Stuttgart, 18. November 2022: In der Show „Dream Factory – Varieté meets Hollywood” im Friedrichsbau-Varieté Stuttgart warten die Künstler nicht aufs Christkind, sondern auf den Regisseur. Doch der kommt einfach nicht, als hier in einem Filmstudio der Traumfabrik ein neuer Streifen gedreht werden soll. So macht das Team der Regie-, Ton- und Kamera-Assistentinnen, was es will – angeführt vom Drehbuchautor, der seine Ideen auf Zelluloid bannen möchte. Dies ist die Grundidee dieser wunderbaren Produktion, die uns in die Vereinigten Staaten der 1940er Jahre entführt.

Angezeigte Datensätze:
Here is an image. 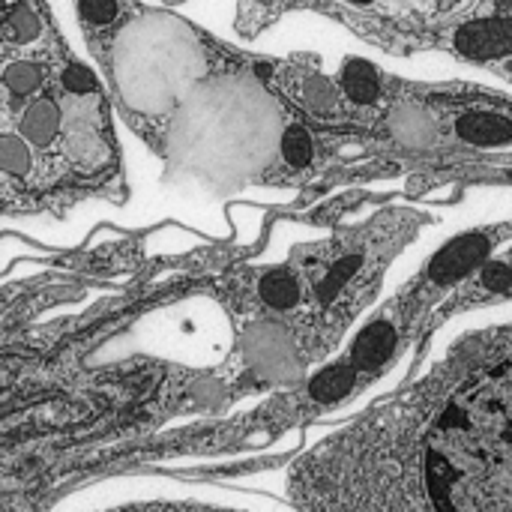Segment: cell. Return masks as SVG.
Instances as JSON below:
<instances>
[{"label": "cell", "instance_id": "obj_3", "mask_svg": "<svg viewBox=\"0 0 512 512\" xmlns=\"http://www.w3.org/2000/svg\"><path fill=\"white\" fill-rule=\"evenodd\" d=\"M486 252H489V237H486V234L459 237V240H453L450 246H444V249L435 255L429 273H432V279L441 282V285L456 282V279L468 276V273L486 258Z\"/></svg>", "mask_w": 512, "mask_h": 512}, {"label": "cell", "instance_id": "obj_16", "mask_svg": "<svg viewBox=\"0 0 512 512\" xmlns=\"http://www.w3.org/2000/svg\"><path fill=\"white\" fill-rule=\"evenodd\" d=\"M486 285L495 288L498 294H507L510 291V270H507V264H489L486 267Z\"/></svg>", "mask_w": 512, "mask_h": 512}, {"label": "cell", "instance_id": "obj_4", "mask_svg": "<svg viewBox=\"0 0 512 512\" xmlns=\"http://www.w3.org/2000/svg\"><path fill=\"white\" fill-rule=\"evenodd\" d=\"M456 132H459V138H465L468 144H477V147H504V144H510L512 123L507 114L468 111L456 120Z\"/></svg>", "mask_w": 512, "mask_h": 512}, {"label": "cell", "instance_id": "obj_13", "mask_svg": "<svg viewBox=\"0 0 512 512\" xmlns=\"http://www.w3.org/2000/svg\"><path fill=\"white\" fill-rule=\"evenodd\" d=\"M78 12L87 24L105 27L117 18L120 6H117V0H78Z\"/></svg>", "mask_w": 512, "mask_h": 512}, {"label": "cell", "instance_id": "obj_2", "mask_svg": "<svg viewBox=\"0 0 512 512\" xmlns=\"http://www.w3.org/2000/svg\"><path fill=\"white\" fill-rule=\"evenodd\" d=\"M456 51L468 60H504L512 48V33L507 15L477 18L456 30Z\"/></svg>", "mask_w": 512, "mask_h": 512}, {"label": "cell", "instance_id": "obj_14", "mask_svg": "<svg viewBox=\"0 0 512 512\" xmlns=\"http://www.w3.org/2000/svg\"><path fill=\"white\" fill-rule=\"evenodd\" d=\"M60 81H63V87H66L69 93H75V96H87V93H93V90H96V78H93V72H90V69H84V66H78V63L66 66Z\"/></svg>", "mask_w": 512, "mask_h": 512}, {"label": "cell", "instance_id": "obj_1", "mask_svg": "<svg viewBox=\"0 0 512 512\" xmlns=\"http://www.w3.org/2000/svg\"><path fill=\"white\" fill-rule=\"evenodd\" d=\"M507 336L468 345L318 447L294 495L318 512H510Z\"/></svg>", "mask_w": 512, "mask_h": 512}, {"label": "cell", "instance_id": "obj_5", "mask_svg": "<svg viewBox=\"0 0 512 512\" xmlns=\"http://www.w3.org/2000/svg\"><path fill=\"white\" fill-rule=\"evenodd\" d=\"M21 138L33 147H48L60 129V108L51 99H36L21 114Z\"/></svg>", "mask_w": 512, "mask_h": 512}, {"label": "cell", "instance_id": "obj_8", "mask_svg": "<svg viewBox=\"0 0 512 512\" xmlns=\"http://www.w3.org/2000/svg\"><path fill=\"white\" fill-rule=\"evenodd\" d=\"M261 297L273 306V309H294L300 303V285L291 273H267L258 285Z\"/></svg>", "mask_w": 512, "mask_h": 512}, {"label": "cell", "instance_id": "obj_11", "mask_svg": "<svg viewBox=\"0 0 512 512\" xmlns=\"http://www.w3.org/2000/svg\"><path fill=\"white\" fill-rule=\"evenodd\" d=\"M0 171L24 177L30 171V147L18 135H0Z\"/></svg>", "mask_w": 512, "mask_h": 512}, {"label": "cell", "instance_id": "obj_15", "mask_svg": "<svg viewBox=\"0 0 512 512\" xmlns=\"http://www.w3.org/2000/svg\"><path fill=\"white\" fill-rule=\"evenodd\" d=\"M354 267H360V258H357V255H351L348 261H342V264L333 270V276L327 279V285H324V294H327V297H333V294H336V288H339V285H342V282H345V279L354 273Z\"/></svg>", "mask_w": 512, "mask_h": 512}, {"label": "cell", "instance_id": "obj_6", "mask_svg": "<svg viewBox=\"0 0 512 512\" xmlns=\"http://www.w3.org/2000/svg\"><path fill=\"white\" fill-rule=\"evenodd\" d=\"M339 84H342V93L354 102V105H372L381 93V78H378V69L369 63V60H348L339 72Z\"/></svg>", "mask_w": 512, "mask_h": 512}, {"label": "cell", "instance_id": "obj_7", "mask_svg": "<svg viewBox=\"0 0 512 512\" xmlns=\"http://www.w3.org/2000/svg\"><path fill=\"white\" fill-rule=\"evenodd\" d=\"M0 33L9 42H15V45H27V42H33L42 33V21H39V15L27 3H18V6H12L6 12V18L0 24Z\"/></svg>", "mask_w": 512, "mask_h": 512}, {"label": "cell", "instance_id": "obj_10", "mask_svg": "<svg viewBox=\"0 0 512 512\" xmlns=\"http://www.w3.org/2000/svg\"><path fill=\"white\" fill-rule=\"evenodd\" d=\"M300 96H303V102H306L315 114H327V111H333L336 102H339L333 81L324 78V75H306V78H303V87H300Z\"/></svg>", "mask_w": 512, "mask_h": 512}, {"label": "cell", "instance_id": "obj_12", "mask_svg": "<svg viewBox=\"0 0 512 512\" xmlns=\"http://www.w3.org/2000/svg\"><path fill=\"white\" fill-rule=\"evenodd\" d=\"M312 138L303 126H288L285 135H282V156L288 159V165L294 168H303L312 162Z\"/></svg>", "mask_w": 512, "mask_h": 512}, {"label": "cell", "instance_id": "obj_9", "mask_svg": "<svg viewBox=\"0 0 512 512\" xmlns=\"http://www.w3.org/2000/svg\"><path fill=\"white\" fill-rule=\"evenodd\" d=\"M0 81H3V87H6L9 93L27 96V93H33V90H39V84H42V66L33 63V60H12V63L3 69Z\"/></svg>", "mask_w": 512, "mask_h": 512}, {"label": "cell", "instance_id": "obj_17", "mask_svg": "<svg viewBox=\"0 0 512 512\" xmlns=\"http://www.w3.org/2000/svg\"><path fill=\"white\" fill-rule=\"evenodd\" d=\"M354 3H372V0H354Z\"/></svg>", "mask_w": 512, "mask_h": 512}]
</instances>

Ihre Aufgabe: Schreiben Sie im Text über die Varieté-Show den Abschnitt von „Stuttgart, 18. November“ bis „1940er Jahre entführt.“ neu und setzen Sie dabei „Produzenten“ an die Stelle von „Drehbuchautor“.

Lösung der Aufgabe:
Stuttgart, 18. November 2022: In der Show „Dream Factory – Varieté meets Hollywood” im Friedrichsbau-Varieté Stuttgart warten die Künstler nicht aufs Christkind, sondern auf den Regisseur. Doch der kommt einfach nicht, als hier in einem Filmstudio der Traumfabrik ein neuer Streifen gedreht werden soll. So macht das Team der Regie-, Ton- und Kamera-Assistentinnen, was es will – angeführt vom Produzenten, der seine Ideen auf Zelluloid bannen möchte. Dies ist die Grundidee dieser wunderbaren Produktion, die uns in die Vereinigten Staaten der 1940er Jahre entführt.